L'Autorité environnementale considère que la politique publique de lutte contre les nitrates d'origine agricole est dans une situation sans issue. Dans une note délibérée, elle formule une nouvelle fois des recommandations pour améliorer la situation.

Eau  |    |  D. Laperche
Lutte contre la pollution des nitrates : une politique publique dans l'impasse ?

Le 1er janvier 2024 était la date butoir pour la mise en œuvre des mesures de la septième génération des douze programmes d'action régional (PAR) nitrates comme du plan national (PAN). Si certaines auront un peu de retard, en lien notamment avec l'approbation tardive du 7e PAN, la question de l'ambition de ces documents se pose toujours. C'est en tout cas l'avis de l'Autorité environnementale (AE).

Face au manque d'intégration des recommandations qu'elle a formulées tant dans les PAR que dans le PAN, elle a décidé d'adopter une note délibérée (1) en novembre dernier afin de pointer « l'impasse dans laquelle se trouve cette politique publique ». Les conclusions de cette note s'appliquent au PAN, mais également aux PAR des régions Bretagne, Centre-Val-de-Loire, Grand Est, Hauts-de-France, Nouvelle-Aquitaine, Occitanie et Provence-Alpes-Côte d'Azur. « À l'instar du 7e PAN et des précédents PAR, il est peu probable que les 7es PAR permettent aux régions de progresser, estime-t-elle. De même, leur contribution à l'atteinte des objectifs de la DCE [directive-cadre sur l'eau] comme de la DCSMM [directive-cadre Stratégie pour le milieu marin] est compromise. »

À l'origine de ces démarches : la directive Nitrates de 1991, dont l'objectif était de maîtriser la pollution par les nitrates d'origine agricole. « La pollution des eaux par les nitrates est liée en grande partie à l'excès de fertilisants azotés de synthèse utilisés par l'agriculture ainsi qu'à l'épandage des effluents des élevages directement ou sous forme de digestats de méthanisation », a pointé l'AE. En France, le texte européen s'est traduit par la définition de territoires très touchés par cette pollution, les zones vulnérables, sur lesquelles des programmes d'actions nitrates doivent être appliqués.

Un bilan globalement stable

“ Les évaluations environnementales [du PAN et des PAR] examinées sont rarement satisfaisantes et n'atteignent aucun des objectifs d'une telle démarche ” Autorité environnementale
Le bilan (2) de la mise en œuvre de la directive Nitrates, sur la période 2016 à 2019 (réalisé par le ministère de la Transition écologique et l'Office français de la biodiversité pour un rapportage européen) montre une situation stable par rapport à la précédente campagne. Ainsi, 13 % des stations du réseau de surveillance des eaux souterraines présentent une concentration moyenne annuelle en nitrates supérieure à 50 mg/l et près de la moitié inférieure à 25 mg/l. Le nord et l'est de la France présentent une tendance à la hausse et, à l'inverse, l'ouest (la Bretagne), une amélioration.
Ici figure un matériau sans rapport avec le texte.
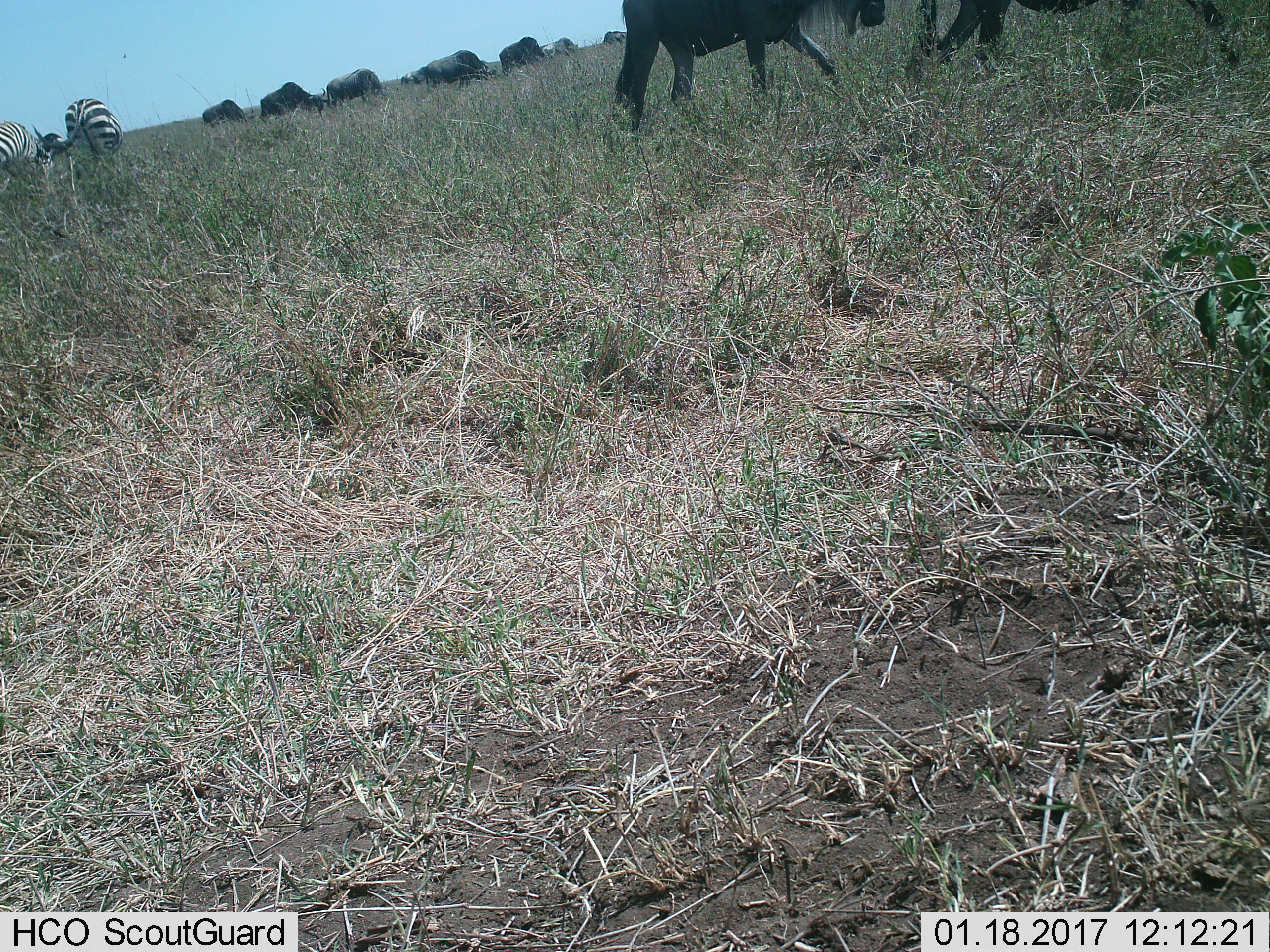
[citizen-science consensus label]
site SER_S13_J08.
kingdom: Animalia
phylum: Chordata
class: Mammalia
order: Artiodactyla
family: Bovidae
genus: Connochaetes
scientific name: Connochaetes taurinus taurinus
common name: blue wildebeest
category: wildebeestblue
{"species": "wildebeestblue (blue wildebeest) (Connochaetes taurinus taurinus)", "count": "10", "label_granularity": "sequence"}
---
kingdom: Animalia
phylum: Chordata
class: Mammalia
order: Perissodactyla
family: Equidae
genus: Equus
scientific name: Equus quagga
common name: plains zebra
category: zebraplains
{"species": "zebraplains (plains zebra) (Equus quagga)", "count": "2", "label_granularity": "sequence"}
Côté eaux superficielles, 1,4 % des stations montre une concentration annuelle moyenne supérieure à 50 mg/l et 81 % inférieure à 25 mg/l. Avec des progrès à noter en Bretagne, Vendée, sud-ouest de la France et des reculs dans le Bassin parisien, l'est de la France et le nord du bassin rhodanien.

Dans sa note délibérée, l'AE rappelle, en premier lieu, qu'une évaluation environnementale est effectuée pour le PAN et chacun des PAR de la 7e génération. « Celles qui ont été examinées par l'Ae sont rarement satisfaisantes et n'atteignent aucun des objectifs d'une telle démarche », regrette l'autorité. Autre constat : l'absence de prise en compte conjointe des PAN et des PAR par les évolutions environnementales. « L'exercice n'a pas consisté à compléter des mesures nationales par des mesures régionales adaptées aux territoires, pour que l'ensemble des mesures atteigne un objectif, mais à prendre acte des résultats d'une négociation entre les parties prenantes et l'État et de compromis dans desquels la prise en compte de l'environnement est secondaire », constate l'AE.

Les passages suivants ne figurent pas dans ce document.